At 5:16 pm the same day it was reported that six naval vessels or a mixture thereof were screening the tanker, and that four of them were deemed “small and rather ineffective under present wind and sea conditions.” It was suggested to release the USS Schenck and to add two destroyer escorts or destroyers to reinforce the screen. By 5:08 pm a tug had the tanker in tow and by roughly 6 pm on the following day, the 7th of April the Atlantic States was berthed back in Boston, where ultimately she was dry-docked, repaired, and returned to service.

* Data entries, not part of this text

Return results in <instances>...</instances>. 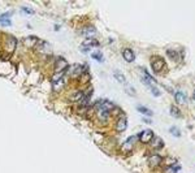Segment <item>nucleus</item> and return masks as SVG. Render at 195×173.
<instances>
[{
  "mask_svg": "<svg viewBox=\"0 0 195 173\" xmlns=\"http://www.w3.org/2000/svg\"><path fill=\"white\" fill-rule=\"evenodd\" d=\"M164 65H165V61H164V59L160 57V56H154V57L151 59V67H152V70L155 73L161 72Z\"/></svg>",
  "mask_w": 195,
  "mask_h": 173,
  "instance_id": "f257e3e1",
  "label": "nucleus"
},
{
  "mask_svg": "<svg viewBox=\"0 0 195 173\" xmlns=\"http://www.w3.org/2000/svg\"><path fill=\"white\" fill-rule=\"evenodd\" d=\"M138 138L142 143H148V142L154 138V132L151 129H146V130H142L139 134H138Z\"/></svg>",
  "mask_w": 195,
  "mask_h": 173,
  "instance_id": "f03ea898",
  "label": "nucleus"
},
{
  "mask_svg": "<svg viewBox=\"0 0 195 173\" xmlns=\"http://www.w3.org/2000/svg\"><path fill=\"white\" fill-rule=\"evenodd\" d=\"M67 68H68L67 60L63 59V57H57V60H56V63H55V72L56 73H63Z\"/></svg>",
  "mask_w": 195,
  "mask_h": 173,
  "instance_id": "7ed1b4c3",
  "label": "nucleus"
},
{
  "mask_svg": "<svg viewBox=\"0 0 195 173\" xmlns=\"http://www.w3.org/2000/svg\"><path fill=\"white\" fill-rule=\"evenodd\" d=\"M96 107L99 108V109L107 111V112H111V111L115 108V106L112 104L111 102H108V100H100V102H98V103H96Z\"/></svg>",
  "mask_w": 195,
  "mask_h": 173,
  "instance_id": "20e7f679",
  "label": "nucleus"
},
{
  "mask_svg": "<svg viewBox=\"0 0 195 173\" xmlns=\"http://www.w3.org/2000/svg\"><path fill=\"white\" fill-rule=\"evenodd\" d=\"M163 162V158L160 156L159 154H154V155H151L150 159H148V163H150V165L151 167H158Z\"/></svg>",
  "mask_w": 195,
  "mask_h": 173,
  "instance_id": "39448f33",
  "label": "nucleus"
},
{
  "mask_svg": "<svg viewBox=\"0 0 195 173\" xmlns=\"http://www.w3.org/2000/svg\"><path fill=\"white\" fill-rule=\"evenodd\" d=\"M137 139H138V135H132V137H129L126 141H125V143H124V150L125 151H130L133 149V146H134V143L137 142Z\"/></svg>",
  "mask_w": 195,
  "mask_h": 173,
  "instance_id": "423d86ee",
  "label": "nucleus"
},
{
  "mask_svg": "<svg viewBox=\"0 0 195 173\" xmlns=\"http://www.w3.org/2000/svg\"><path fill=\"white\" fill-rule=\"evenodd\" d=\"M122 56H124V59L126 60L128 63H133L134 59H135V54H134L133 50H130V48H125L122 51Z\"/></svg>",
  "mask_w": 195,
  "mask_h": 173,
  "instance_id": "0eeeda50",
  "label": "nucleus"
},
{
  "mask_svg": "<svg viewBox=\"0 0 195 173\" xmlns=\"http://www.w3.org/2000/svg\"><path fill=\"white\" fill-rule=\"evenodd\" d=\"M128 126V121L125 117H120L119 120H117V122H116V130L117 132H124L125 129H126Z\"/></svg>",
  "mask_w": 195,
  "mask_h": 173,
  "instance_id": "6e6552de",
  "label": "nucleus"
},
{
  "mask_svg": "<svg viewBox=\"0 0 195 173\" xmlns=\"http://www.w3.org/2000/svg\"><path fill=\"white\" fill-rule=\"evenodd\" d=\"M16 39L13 37H9L8 38V41H7V50H8V52L9 54H12L13 51H15V48H16Z\"/></svg>",
  "mask_w": 195,
  "mask_h": 173,
  "instance_id": "1a4fd4ad",
  "label": "nucleus"
},
{
  "mask_svg": "<svg viewBox=\"0 0 195 173\" xmlns=\"http://www.w3.org/2000/svg\"><path fill=\"white\" fill-rule=\"evenodd\" d=\"M115 77H116V80L119 82H121L122 85H126V78H125L124 74L120 70H115Z\"/></svg>",
  "mask_w": 195,
  "mask_h": 173,
  "instance_id": "9d476101",
  "label": "nucleus"
},
{
  "mask_svg": "<svg viewBox=\"0 0 195 173\" xmlns=\"http://www.w3.org/2000/svg\"><path fill=\"white\" fill-rule=\"evenodd\" d=\"M95 31H96V30H95V28H93V26H89V28H85L83 30H82V34H85V35H94L95 34Z\"/></svg>",
  "mask_w": 195,
  "mask_h": 173,
  "instance_id": "9b49d317",
  "label": "nucleus"
},
{
  "mask_svg": "<svg viewBox=\"0 0 195 173\" xmlns=\"http://www.w3.org/2000/svg\"><path fill=\"white\" fill-rule=\"evenodd\" d=\"M174 98H176L177 103H184L185 102V94L182 91H177L176 95H174Z\"/></svg>",
  "mask_w": 195,
  "mask_h": 173,
  "instance_id": "f8f14e48",
  "label": "nucleus"
},
{
  "mask_svg": "<svg viewBox=\"0 0 195 173\" xmlns=\"http://www.w3.org/2000/svg\"><path fill=\"white\" fill-rule=\"evenodd\" d=\"M138 111L142 112V113H145V115H147V116H152L154 115V112L151 109H148V108H146V107H142V106L138 107Z\"/></svg>",
  "mask_w": 195,
  "mask_h": 173,
  "instance_id": "ddd939ff",
  "label": "nucleus"
},
{
  "mask_svg": "<svg viewBox=\"0 0 195 173\" xmlns=\"http://www.w3.org/2000/svg\"><path fill=\"white\" fill-rule=\"evenodd\" d=\"M167 54H168L169 57H172L173 60H174V61H177V60H180L178 54H177L176 51H173V50H167Z\"/></svg>",
  "mask_w": 195,
  "mask_h": 173,
  "instance_id": "4468645a",
  "label": "nucleus"
},
{
  "mask_svg": "<svg viewBox=\"0 0 195 173\" xmlns=\"http://www.w3.org/2000/svg\"><path fill=\"white\" fill-rule=\"evenodd\" d=\"M171 113L174 116V117H181V111L176 106H172L171 107Z\"/></svg>",
  "mask_w": 195,
  "mask_h": 173,
  "instance_id": "2eb2a0df",
  "label": "nucleus"
},
{
  "mask_svg": "<svg viewBox=\"0 0 195 173\" xmlns=\"http://www.w3.org/2000/svg\"><path fill=\"white\" fill-rule=\"evenodd\" d=\"M108 117H109V112L99 109V119H102V120H107Z\"/></svg>",
  "mask_w": 195,
  "mask_h": 173,
  "instance_id": "dca6fc26",
  "label": "nucleus"
},
{
  "mask_svg": "<svg viewBox=\"0 0 195 173\" xmlns=\"http://www.w3.org/2000/svg\"><path fill=\"white\" fill-rule=\"evenodd\" d=\"M91 56H93V59L98 60V61H102V60H103V56H102V54H100V52H94Z\"/></svg>",
  "mask_w": 195,
  "mask_h": 173,
  "instance_id": "f3484780",
  "label": "nucleus"
},
{
  "mask_svg": "<svg viewBox=\"0 0 195 173\" xmlns=\"http://www.w3.org/2000/svg\"><path fill=\"white\" fill-rule=\"evenodd\" d=\"M171 132L174 134V137H180L181 135V132H180V129H177L176 126H172L171 128Z\"/></svg>",
  "mask_w": 195,
  "mask_h": 173,
  "instance_id": "a211bd4d",
  "label": "nucleus"
},
{
  "mask_svg": "<svg viewBox=\"0 0 195 173\" xmlns=\"http://www.w3.org/2000/svg\"><path fill=\"white\" fill-rule=\"evenodd\" d=\"M12 15V12H7V13H4L0 16V22H3V21H7L8 20V17H9Z\"/></svg>",
  "mask_w": 195,
  "mask_h": 173,
  "instance_id": "6ab92c4d",
  "label": "nucleus"
},
{
  "mask_svg": "<svg viewBox=\"0 0 195 173\" xmlns=\"http://www.w3.org/2000/svg\"><path fill=\"white\" fill-rule=\"evenodd\" d=\"M86 44L87 46H99V42L95 41V39H89L87 42H86Z\"/></svg>",
  "mask_w": 195,
  "mask_h": 173,
  "instance_id": "aec40b11",
  "label": "nucleus"
},
{
  "mask_svg": "<svg viewBox=\"0 0 195 173\" xmlns=\"http://www.w3.org/2000/svg\"><path fill=\"white\" fill-rule=\"evenodd\" d=\"M22 11L25 12V13H28V15H33L34 13V11L31 9V8H28V7H22Z\"/></svg>",
  "mask_w": 195,
  "mask_h": 173,
  "instance_id": "412c9836",
  "label": "nucleus"
},
{
  "mask_svg": "<svg viewBox=\"0 0 195 173\" xmlns=\"http://www.w3.org/2000/svg\"><path fill=\"white\" fill-rule=\"evenodd\" d=\"M3 25V26H9L11 25V20H7V21H3V22H0Z\"/></svg>",
  "mask_w": 195,
  "mask_h": 173,
  "instance_id": "4be33fe9",
  "label": "nucleus"
},
{
  "mask_svg": "<svg viewBox=\"0 0 195 173\" xmlns=\"http://www.w3.org/2000/svg\"><path fill=\"white\" fill-rule=\"evenodd\" d=\"M193 99H195V91H194V94H193Z\"/></svg>",
  "mask_w": 195,
  "mask_h": 173,
  "instance_id": "5701e85b",
  "label": "nucleus"
}]
</instances>
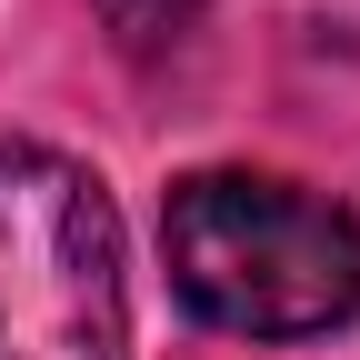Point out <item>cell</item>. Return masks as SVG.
Wrapping results in <instances>:
<instances>
[{
  "mask_svg": "<svg viewBox=\"0 0 360 360\" xmlns=\"http://www.w3.org/2000/svg\"><path fill=\"white\" fill-rule=\"evenodd\" d=\"M180 310L240 340H310L360 310V220L281 170H191L160 200Z\"/></svg>",
  "mask_w": 360,
  "mask_h": 360,
  "instance_id": "cell-1",
  "label": "cell"
},
{
  "mask_svg": "<svg viewBox=\"0 0 360 360\" xmlns=\"http://www.w3.org/2000/svg\"><path fill=\"white\" fill-rule=\"evenodd\" d=\"M0 360H130L120 210L40 141H0Z\"/></svg>",
  "mask_w": 360,
  "mask_h": 360,
  "instance_id": "cell-2",
  "label": "cell"
},
{
  "mask_svg": "<svg viewBox=\"0 0 360 360\" xmlns=\"http://www.w3.org/2000/svg\"><path fill=\"white\" fill-rule=\"evenodd\" d=\"M90 11L110 20V40L130 60H170V51H191V30H200L210 0H90Z\"/></svg>",
  "mask_w": 360,
  "mask_h": 360,
  "instance_id": "cell-3",
  "label": "cell"
}]
</instances>
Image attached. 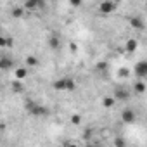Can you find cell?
<instances>
[{
    "mask_svg": "<svg viewBox=\"0 0 147 147\" xmlns=\"http://www.w3.org/2000/svg\"><path fill=\"white\" fill-rule=\"evenodd\" d=\"M113 97H114L116 100L125 102V100H128V99H130V92H128V88H125V87H118V88L114 90Z\"/></svg>",
    "mask_w": 147,
    "mask_h": 147,
    "instance_id": "obj_4",
    "label": "cell"
},
{
    "mask_svg": "<svg viewBox=\"0 0 147 147\" xmlns=\"http://www.w3.org/2000/svg\"><path fill=\"white\" fill-rule=\"evenodd\" d=\"M71 5H73V7H80V5H82V2H78V0H73Z\"/></svg>",
    "mask_w": 147,
    "mask_h": 147,
    "instance_id": "obj_22",
    "label": "cell"
},
{
    "mask_svg": "<svg viewBox=\"0 0 147 147\" xmlns=\"http://www.w3.org/2000/svg\"><path fill=\"white\" fill-rule=\"evenodd\" d=\"M75 87H76L75 82H73L71 78H67V90H69V92H71V90H75Z\"/></svg>",
    "mask_w": 147,
    "mask_h": 147,
    "instance_id": "obj_21",
    "label": "cell"
},
{
    "mask_svg": "<svg viewBox=\"0 0 147 147\" xmlns=\"http://www.w3.org/2000/svg\"><path fill=\"white\" fill-rule=\"evenodd\" d=\"M114 104H116V99H114L113 95H106V97H102V106H104L106 109H111Z\"/></svg>",
    "mask_w": 147,
    "mask_h": 147,
    "instance_id": "obj_9",
    "label": "cell"
},
{
    "mask_svg": "<svg viewBox=\"0 0 147 147\" xmlns=\"http://www.w3.org/2000/svg\"><path fill=\"white\" fill-rule=\"evenodd\" d=\"M119 76H128V71L126 69H119Z\"/></svg>",
    "mask_w": 147,
    "mask_h": 147,
    "instance_id": "obj_23",
    "label": "cell"
},
{
    "mask_svg": "<svg viewBox=\"0 0 147 147\" xmlns=\"http://www.w3.org/2000/svg\"><path fill=\"white\" fill-rule=\"evenodd\" d=\"M137 119V114H135V111L133 109H123L121 111V121L125 123V125H130V123H133Z\"/></svg>",
    "mask_w": 147,
    "mask_h": 147,
    "instance_id": "obj_3",
    "label": "cell"
},
{
    "mask_svg": "<svg viewBox=\"0 0 147 147\" xmlns=\"http://www.w3.org/2000/svg\"><path fill=\"white\" fill-rule=\"evenodd\" d=\"M28 69L30 67H18V69H14V76H16L18 82H23L24 78H28Z\"/></svg>",
    "mask_w": 147,
    "mask_h": 147,
    "instance_id": "obj_7",
    "label": "cell"
},
{
    "mask_svg": "<svg viewBox=\"0 0 147 147\" xmlns=\"http://www.w3.org/2000/svg\"><path fill=\"white\" fill-rule=\"evenodd\" d=\"M82 123V116L80 114H73L71 116V125H80Z\"/></svg>",
    "mask_w": 147,
    "mask_h": 147,
    "instance_id": "obj_18",
    "label": "cell"
},
{
    "mask_svg": "<svg viewBox=\"0 0 147 147\" xmlns=\"http://www.w3.org/2000/svg\"><path fill=\"white\" fill-rule=\"evenodd\" d=\"M95 67H97L99 71H104V69L107 67V62H97V64H95Z\"/></svg>",
    "mask_w": 147,
    "mask_h": 147,
    "instance_id": "obj_20",
    "label": "cell"
},
{
    "mask_svg": "<svg viewBox=\"0 0 147 147\" xmlns=\"http://www.w3.org/2000/svg\"><path fill=\"white\" fill-rule=\"evenodd\" d=\"M114 145H116V147H126V140H125L123 137H116V138H114Z\"/></svg>",
    "mask_w": 147,
    "mask_h": 147,
    "instance_id": "obj_17",
    "label": "cell"
},
{
    "mask_svg": "<svg viewBox=\"0 0 147 147\" xmlns=\"http://www.w3.org/2000/svg\"><path fill=\"white\" fill-rule=\"evenodd\" d=\"M133 75L142 80V78H147V61H138L135 66H133Z\"/></svg>",
    "mask_w": 147,
    "mask_h": 147,
    "instance_id": "obj_1",
    "label": "cell"
},
{
    "mask_svg": "<svg viewBox=\"0 0 147 147\" xmlns=\"http://www.w3.org/2000/svg\"><path fill=\"white\" fill-rule=\"evenodd\" d=\"M23 14H24V7H14L12 9V16L14 18H21Z\"/></svg>",
    "mask_w": 147,
    "mask_h": 147,
    "instance_id": "obj_15",
    "label": "cell"
},
{
    "mask_svg": "<svg viewBox=\"0 0 147 147\" xmlns=\"http://www.w3.org/2000/svg\"><path fill=\"white\" fill-rule=\"evenodd\" d=\"M145 9H147V2H145Z\"/></svg>",
    "mask_w": 147,
    "mask_h": 147,
    "instance_id": "obj_26",
    "label": "cell"
},
{
    "mask_svg": "<svg viewBox=\"0 0 147 147\" xmlns=\"http://www.w3.org/2000/svg\"><path fill=\"white\" fill-rule=\"evenodd\" d=\"M137 49H138V42H137L135 38H130V40L125 42V50H126L128 54H133Z\"/></svg>",
    "mask_w": 147,
    "mask_h": 147,
    "instance_id": "obj_6",
    "label": "cell"
},
{
    "mask_svg": "<svg viewBox=\"0 0 147 147\" xmlns=\"http://www.w3.org/2000/svg\"><path fill=\"white\" fill-rule=\"evenodd\" d=\"M43 4L42 2H36V0H28V2H24V9H28V11H33V9H38V7H42Z\"/></svg>",
    "mask_w": 147,
    "mask_h": 147,
    "instance_id": "obj_10",
    "label": "cell"
},
{
    "mask_svg": "<svg viewBox=\"0 0 147 147\" xmlns=\"http://www.w3.org/2000/svg\"><path fill=\"white\" fill-rule=\"evenodd\" d=\"M116 7H118L116 2L106 0V2H100V4H99V12H100V14H111V12H114Z\"/></svg>",
    "mask_w": 147,
    "mask_h": 147,
    "instance_id": "obj_2",
    "label": "cell"
},
{
    "mask_svg": "<svg viewBox=\"0 0 147 147\" xmlns=\"http://www.w3.org/2000/svg\"><path fill=\"white\" fill-rule=\"evenodd\" d=\"M38 64V59L35 57V55H28L26 57V66L28 67H33V66H36Z\"/></svg>",
    "mask_w": 147,
    "mask_h": 147,
    "instance_id": "obj_14",
    "label": "cell"
},
{
    "mask_svg": "<svg viewBox=\"0 0 147 147\" xmlns=\"http://www.w3.org/2000/svg\"><path fill=\"white\" fill-rule=\"evenodd\" d=\"M50 47H52V49H57V47H59V38H57V36H52V38H50Z\"/></svg>",
    "mask_w": 147,
    "mask_h": 147,
    "instance_id": "obj_19",
    "label": "cell"
},
{
    "mask_svg": "<svg viewBox=\"0 0 147 147\" xmlns=\"http://www.w3.org/2000/svg\"><path fill=\"white\" fill-rule=\"evenodd\" d=\"M133 90H135L137 94H144V92L147 90V87H145V83H144V82H137V83L133 85Z\"/></svg>",
    "mask_w": 147,
    "mask_h": 147,
    "instance_id": "obj_12",
    "label": "cell"
},
{
    "mask_svg": "<svg viewBox=\"0 0 147 147\" xmlns=\"http://www.w3.org/2000/svg\"><path fill=\"white\" fill-rule=\"evenodd\" d=\"M54 90H67V78H61V80H55L52 83Z\"/></svg>",
    "mask_w": 147,
    "mask_h": 147,
    "instance_id": "obj_8",
    "label": "cell"
},
{
    "mask_svg": "<svg viewBox=\"0 0 147 147\" xmlns=\"http://www.w3.org/2000/svg\"><path fill=\"white\" fill-rule=\"evenodd\" d=\"M30 109H31L33 114H45L47 113L45 107H40V106H35V104H30Z\"/></svg>",
    "mask_w": 147,
    "mask_h": 147,
    "instance_id": "obj_13",
    "label": "cell"
},
{
    "mask_svg": "<svg viewBox=\"0 0 147 147\" xmlns=\"http://www.w3.org/2000/svg\"><path fill=\"white\" fill-rule=\"evenodd\" d=\"M12 92H16V94H19V92H23V83L16 80V82L12 83Z\"/></svg>",
    "mask_w": 147,
    "mask_h": 147,
    "instance_id": "obj_16",
    "label": "cell"
},
{
    "mask_svg": "<svg viewBox=\"0 0 147 147\" xmlns=\"http://www.w3.org/2000/svg\"><path fill=\"white\" fill-rule=\"evenodd\" d=\"M12 67H14V61H12L11 57H7V55H2V57H0V69L9 71V69H12Z\"/></svg>",
    "mask_w": 147,
    "mask_h": 147,
    "instance_id": "obj_5",
    "label": "cell"
},
{
    "mask_svg": "<svg viewBox=\"0 0 147 147\" xmlns=\"http://www.w3.org/2000/svg\"><path fill=\"white\" fill-rule=\"evenodd\" d=\"M67 147H78V145H75V144H67Z\"/></svg>",
    "mask_w": 147,
    "mask_h": 147,
    "instance_id": "obj_25",
    "label": "cell"
},
{
    "mask_svg": "<svg viewBox=\"0 0 147 147\" xmlns=\"http://www.w3.org/2000/svg\"><path fill=\"white\" fill-rule=\"evenodd\" d=\"M130 23H131L133 28H137V30H144V21H142L140 18H131Z\"/></svg>",
    "mask_w": 147,
    "mask_h": 147,
    "instance_id": "obj_11",
    "label": "cell"
},
{
    "mask_svg": "<svg viewBox=\"0 0 147 147\" xmlns=\"http://www.w3.org/2000/svg\"><path fill=\"white\" fill-rule=\"evenodd\" d=\"M87 147H99V145H97V144H88Z\"/></svg>",
    "mask_w": 147,
    "mask_h": 147,
    "instance_id": "obj_24",
    "label": "cell"
}]
</instances>
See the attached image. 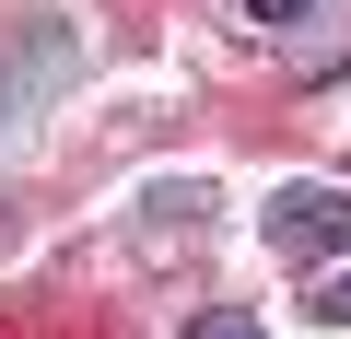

On 22 May 1945 Lieutenant Bergin was recommended by his commanding officers for a Letter of Commendation with the authority to wear the Commendation Ribbon. The Guinivere was transferred to the US Maritime Commission on 25 April 1945 for disposal and her final fate is unknown.
U-879 was tracked down and sunk off Capt Hatteras roughly three weeks later, on 30 April 1945 by depth charges from the USS Natchez, USS Coffman, USS Bostwick, and USS Thomas. All 52 German sailors on board perished. Atlantic States traded under the ownership of Winco Tankers Inc. until February of 1961, 20 years after she was ordered, after which she was scrapped in Hong Kong. Born on the 21st of May, 1908, Captain Lindemmuth lived until the 7thof April, 1970.
As a footnote, the report on this casualty by the US Navy was signed by Lieutenant (Junior Grade) Barbara Conard: out of the more than 250 survivor statements this author had read from World War II, this is the first and so far the only report filed by a female officer.